Various attempts to reform the economy are underway in Asia. South Korea has a new startup visa that takes just months to process and gives deserving entrepreneurs access to some benefits offered to citizens. Japan, meanwhile, is embarking on the Third Arrow of Abenomics that aims to reform agriculture, labor markets, healthcare, and female workforce participation in order to keep itself competitive for decades to come.Singapore is funneling some government money into startups through its various funding schemes. It’s also gathering a critical mass of talent into a startup hub called Block 71 where it hopes to foster a new kind of conformity.

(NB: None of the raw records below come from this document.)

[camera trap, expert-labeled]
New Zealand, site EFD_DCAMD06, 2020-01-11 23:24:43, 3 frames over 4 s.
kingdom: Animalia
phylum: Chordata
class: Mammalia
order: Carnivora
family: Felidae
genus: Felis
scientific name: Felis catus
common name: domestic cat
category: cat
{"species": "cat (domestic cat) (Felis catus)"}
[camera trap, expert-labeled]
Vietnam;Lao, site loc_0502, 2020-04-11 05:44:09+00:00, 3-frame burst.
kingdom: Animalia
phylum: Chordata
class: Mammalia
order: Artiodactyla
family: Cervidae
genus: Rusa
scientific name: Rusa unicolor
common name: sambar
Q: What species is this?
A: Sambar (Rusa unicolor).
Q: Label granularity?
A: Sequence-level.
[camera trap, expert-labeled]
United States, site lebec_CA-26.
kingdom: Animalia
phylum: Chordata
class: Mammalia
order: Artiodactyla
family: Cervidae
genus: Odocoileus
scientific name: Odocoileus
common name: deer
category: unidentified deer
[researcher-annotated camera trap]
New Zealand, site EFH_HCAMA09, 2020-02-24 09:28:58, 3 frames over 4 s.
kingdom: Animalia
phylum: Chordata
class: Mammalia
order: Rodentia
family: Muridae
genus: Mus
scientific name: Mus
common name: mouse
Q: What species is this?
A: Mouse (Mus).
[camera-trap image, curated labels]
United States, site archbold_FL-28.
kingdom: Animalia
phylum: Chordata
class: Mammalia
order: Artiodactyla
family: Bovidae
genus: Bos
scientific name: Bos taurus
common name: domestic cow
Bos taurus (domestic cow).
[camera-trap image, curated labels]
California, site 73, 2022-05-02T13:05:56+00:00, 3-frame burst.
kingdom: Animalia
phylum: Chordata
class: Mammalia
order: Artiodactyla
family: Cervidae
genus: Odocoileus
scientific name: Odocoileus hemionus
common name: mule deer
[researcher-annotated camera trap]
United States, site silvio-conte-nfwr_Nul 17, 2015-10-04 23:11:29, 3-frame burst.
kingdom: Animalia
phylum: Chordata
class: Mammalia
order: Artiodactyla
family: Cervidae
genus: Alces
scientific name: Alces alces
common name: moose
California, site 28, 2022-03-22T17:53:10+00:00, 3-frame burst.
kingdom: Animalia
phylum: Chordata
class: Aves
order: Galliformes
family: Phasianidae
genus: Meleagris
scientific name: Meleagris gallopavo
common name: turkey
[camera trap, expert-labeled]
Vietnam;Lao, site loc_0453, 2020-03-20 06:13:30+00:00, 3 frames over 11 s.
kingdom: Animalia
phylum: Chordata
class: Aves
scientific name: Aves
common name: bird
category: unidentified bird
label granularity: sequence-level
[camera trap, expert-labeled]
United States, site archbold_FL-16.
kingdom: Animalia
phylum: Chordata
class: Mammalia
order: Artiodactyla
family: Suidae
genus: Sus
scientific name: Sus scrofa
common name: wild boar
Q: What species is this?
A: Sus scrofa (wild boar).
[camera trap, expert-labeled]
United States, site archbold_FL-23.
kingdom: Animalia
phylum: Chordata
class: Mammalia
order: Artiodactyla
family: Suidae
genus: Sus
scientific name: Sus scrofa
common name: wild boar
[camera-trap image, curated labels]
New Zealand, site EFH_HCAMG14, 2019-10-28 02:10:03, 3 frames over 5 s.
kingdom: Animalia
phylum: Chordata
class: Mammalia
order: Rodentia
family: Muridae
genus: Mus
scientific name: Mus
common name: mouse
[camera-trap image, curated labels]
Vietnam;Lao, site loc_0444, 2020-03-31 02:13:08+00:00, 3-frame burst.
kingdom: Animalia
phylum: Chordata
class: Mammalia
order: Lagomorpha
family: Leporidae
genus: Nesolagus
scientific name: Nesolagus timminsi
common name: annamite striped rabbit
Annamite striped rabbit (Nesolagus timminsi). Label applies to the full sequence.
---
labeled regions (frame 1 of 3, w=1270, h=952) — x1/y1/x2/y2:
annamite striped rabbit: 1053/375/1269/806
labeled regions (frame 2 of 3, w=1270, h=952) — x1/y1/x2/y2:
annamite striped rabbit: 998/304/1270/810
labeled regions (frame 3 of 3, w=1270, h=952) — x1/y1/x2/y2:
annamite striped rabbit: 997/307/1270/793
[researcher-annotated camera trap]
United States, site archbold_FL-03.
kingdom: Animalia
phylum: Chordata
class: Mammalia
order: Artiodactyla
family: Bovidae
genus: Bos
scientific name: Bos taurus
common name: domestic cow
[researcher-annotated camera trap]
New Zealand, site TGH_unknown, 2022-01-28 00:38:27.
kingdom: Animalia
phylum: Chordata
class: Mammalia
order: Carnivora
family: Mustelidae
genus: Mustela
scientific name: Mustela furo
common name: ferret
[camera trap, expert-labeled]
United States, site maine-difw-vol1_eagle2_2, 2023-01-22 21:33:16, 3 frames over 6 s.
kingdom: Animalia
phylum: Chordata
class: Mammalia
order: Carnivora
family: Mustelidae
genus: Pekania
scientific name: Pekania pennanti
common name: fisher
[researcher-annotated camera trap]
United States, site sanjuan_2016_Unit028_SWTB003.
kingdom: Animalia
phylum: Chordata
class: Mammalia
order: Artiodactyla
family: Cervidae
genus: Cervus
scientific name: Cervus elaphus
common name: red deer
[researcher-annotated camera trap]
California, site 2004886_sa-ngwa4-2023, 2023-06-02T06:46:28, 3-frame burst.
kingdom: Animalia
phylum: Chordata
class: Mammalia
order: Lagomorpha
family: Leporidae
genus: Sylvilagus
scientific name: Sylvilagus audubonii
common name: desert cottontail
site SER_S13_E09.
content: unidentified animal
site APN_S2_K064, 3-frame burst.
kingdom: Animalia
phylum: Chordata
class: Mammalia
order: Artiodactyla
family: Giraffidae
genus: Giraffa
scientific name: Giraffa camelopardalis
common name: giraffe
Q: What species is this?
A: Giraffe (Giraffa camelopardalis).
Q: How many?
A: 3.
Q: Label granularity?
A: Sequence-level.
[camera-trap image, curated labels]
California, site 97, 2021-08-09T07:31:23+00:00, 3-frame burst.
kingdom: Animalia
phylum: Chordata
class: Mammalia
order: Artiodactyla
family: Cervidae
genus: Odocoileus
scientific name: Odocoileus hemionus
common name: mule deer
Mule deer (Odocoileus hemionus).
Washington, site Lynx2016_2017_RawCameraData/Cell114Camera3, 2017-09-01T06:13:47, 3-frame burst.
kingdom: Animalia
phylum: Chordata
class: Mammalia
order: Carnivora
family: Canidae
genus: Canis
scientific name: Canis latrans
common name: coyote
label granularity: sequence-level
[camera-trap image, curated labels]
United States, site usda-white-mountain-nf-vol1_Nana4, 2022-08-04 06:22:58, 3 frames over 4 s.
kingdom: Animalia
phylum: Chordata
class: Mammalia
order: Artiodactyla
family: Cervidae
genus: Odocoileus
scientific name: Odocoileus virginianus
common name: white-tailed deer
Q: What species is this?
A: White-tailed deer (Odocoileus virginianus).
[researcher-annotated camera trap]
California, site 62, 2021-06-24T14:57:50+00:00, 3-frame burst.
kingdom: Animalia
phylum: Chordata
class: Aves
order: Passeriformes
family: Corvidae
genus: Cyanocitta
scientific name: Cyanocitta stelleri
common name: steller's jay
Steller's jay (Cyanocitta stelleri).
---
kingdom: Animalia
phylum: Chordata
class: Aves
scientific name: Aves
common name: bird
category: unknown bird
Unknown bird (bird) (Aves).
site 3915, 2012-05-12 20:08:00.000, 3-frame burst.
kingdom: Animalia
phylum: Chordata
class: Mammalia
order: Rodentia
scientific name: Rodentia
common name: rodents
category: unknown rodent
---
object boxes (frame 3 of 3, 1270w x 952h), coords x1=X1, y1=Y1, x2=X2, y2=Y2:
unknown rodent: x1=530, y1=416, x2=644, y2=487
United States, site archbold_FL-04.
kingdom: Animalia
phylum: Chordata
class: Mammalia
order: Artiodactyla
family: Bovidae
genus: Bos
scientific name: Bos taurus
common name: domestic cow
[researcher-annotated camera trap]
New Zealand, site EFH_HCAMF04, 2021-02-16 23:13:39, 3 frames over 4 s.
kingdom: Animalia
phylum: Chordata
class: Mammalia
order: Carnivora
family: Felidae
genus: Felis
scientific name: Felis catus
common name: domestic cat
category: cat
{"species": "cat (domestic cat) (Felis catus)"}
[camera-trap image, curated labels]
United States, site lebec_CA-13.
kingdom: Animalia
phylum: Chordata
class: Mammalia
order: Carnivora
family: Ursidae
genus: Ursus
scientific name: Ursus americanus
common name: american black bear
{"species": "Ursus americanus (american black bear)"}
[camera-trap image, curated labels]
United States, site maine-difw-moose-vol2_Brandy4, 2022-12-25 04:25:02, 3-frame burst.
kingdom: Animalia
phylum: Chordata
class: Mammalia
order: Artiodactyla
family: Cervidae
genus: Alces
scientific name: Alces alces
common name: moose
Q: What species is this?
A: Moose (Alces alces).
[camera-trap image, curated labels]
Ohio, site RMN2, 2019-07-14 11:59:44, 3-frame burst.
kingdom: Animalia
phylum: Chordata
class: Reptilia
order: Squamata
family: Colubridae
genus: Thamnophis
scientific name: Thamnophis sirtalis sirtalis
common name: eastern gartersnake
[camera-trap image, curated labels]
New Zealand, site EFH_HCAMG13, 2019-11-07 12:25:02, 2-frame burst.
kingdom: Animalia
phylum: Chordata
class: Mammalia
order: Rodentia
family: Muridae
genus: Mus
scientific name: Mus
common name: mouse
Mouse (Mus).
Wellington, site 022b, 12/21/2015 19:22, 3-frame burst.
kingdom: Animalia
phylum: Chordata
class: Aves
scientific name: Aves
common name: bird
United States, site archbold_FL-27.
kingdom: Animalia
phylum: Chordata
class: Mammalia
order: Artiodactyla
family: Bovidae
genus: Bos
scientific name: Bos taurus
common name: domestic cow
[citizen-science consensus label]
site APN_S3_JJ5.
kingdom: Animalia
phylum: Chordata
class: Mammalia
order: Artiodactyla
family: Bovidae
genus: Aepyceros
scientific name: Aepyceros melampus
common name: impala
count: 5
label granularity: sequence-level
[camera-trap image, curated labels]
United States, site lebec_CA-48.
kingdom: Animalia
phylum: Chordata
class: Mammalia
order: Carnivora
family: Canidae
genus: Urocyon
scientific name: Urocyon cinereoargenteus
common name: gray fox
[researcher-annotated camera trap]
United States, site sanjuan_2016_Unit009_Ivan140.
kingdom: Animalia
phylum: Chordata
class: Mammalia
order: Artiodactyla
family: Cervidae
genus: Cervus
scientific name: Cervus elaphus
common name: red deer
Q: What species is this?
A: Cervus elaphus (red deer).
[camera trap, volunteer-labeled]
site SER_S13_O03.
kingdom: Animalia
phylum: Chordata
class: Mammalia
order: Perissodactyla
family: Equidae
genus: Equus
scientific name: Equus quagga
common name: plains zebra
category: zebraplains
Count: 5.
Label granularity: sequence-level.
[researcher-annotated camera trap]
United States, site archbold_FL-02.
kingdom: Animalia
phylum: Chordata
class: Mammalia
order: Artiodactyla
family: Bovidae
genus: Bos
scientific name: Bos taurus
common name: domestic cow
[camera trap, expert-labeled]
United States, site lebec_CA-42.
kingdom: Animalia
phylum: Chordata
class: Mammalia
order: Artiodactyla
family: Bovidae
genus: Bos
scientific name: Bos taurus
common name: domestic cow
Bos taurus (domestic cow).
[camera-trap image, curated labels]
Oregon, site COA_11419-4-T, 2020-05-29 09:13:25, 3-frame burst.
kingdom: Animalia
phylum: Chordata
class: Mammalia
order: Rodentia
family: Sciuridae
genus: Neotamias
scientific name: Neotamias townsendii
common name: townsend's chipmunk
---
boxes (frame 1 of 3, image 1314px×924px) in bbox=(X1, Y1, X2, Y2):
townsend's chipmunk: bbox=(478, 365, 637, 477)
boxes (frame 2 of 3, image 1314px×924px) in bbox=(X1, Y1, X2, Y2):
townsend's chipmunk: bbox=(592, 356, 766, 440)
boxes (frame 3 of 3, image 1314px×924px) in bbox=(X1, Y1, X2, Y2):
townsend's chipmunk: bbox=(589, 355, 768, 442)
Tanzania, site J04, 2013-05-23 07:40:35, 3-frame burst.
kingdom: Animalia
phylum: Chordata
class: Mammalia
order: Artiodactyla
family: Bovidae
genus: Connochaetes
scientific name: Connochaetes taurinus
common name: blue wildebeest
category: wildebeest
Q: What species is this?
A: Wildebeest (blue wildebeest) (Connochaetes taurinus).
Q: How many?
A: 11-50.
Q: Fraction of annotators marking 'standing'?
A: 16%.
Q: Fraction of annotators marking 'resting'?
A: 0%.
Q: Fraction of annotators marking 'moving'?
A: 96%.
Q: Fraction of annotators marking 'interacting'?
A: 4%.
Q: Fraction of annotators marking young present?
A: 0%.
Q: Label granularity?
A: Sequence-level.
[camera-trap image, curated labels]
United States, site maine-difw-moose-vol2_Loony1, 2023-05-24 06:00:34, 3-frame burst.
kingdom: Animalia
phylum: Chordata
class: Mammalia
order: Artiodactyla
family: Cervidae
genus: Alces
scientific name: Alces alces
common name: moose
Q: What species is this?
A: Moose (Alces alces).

Detractors wonder if this much government intervention in the economy is a good thing. Bureaucrats, after all, aren’t equipped to identify opportunities in the technology space. But if you’re trying to catch up with that weird and wonderful place called Silicon Valley, and if the private sector is not willing to place bets on technology, then the government is pretty much your last option. Many parts of Asia aren’t like Singapore or Hong Kong, however.
In reality, many countries lack the critical institutions and infrastructure to make state-sanctioned innovation fruitful. Thailand is a mess politically, while corruption is still rife in Indonesia and the Philippines. For these countries, success will rest on how soon they can get their politics together, and whether or not their private sectors – which include an army of successful diaspora – can reform the economy to encourage startup creation.
Innovation, in essence, is a form of social engineering. It’s about modifying human behavior en masse on the basis of some derived benefit. What’s needed is an actor or group of actors that are powerful enough to implement behavioral change at scale. Where these actors come from – top, bottom, or a mixture of both – doesn’t really matter.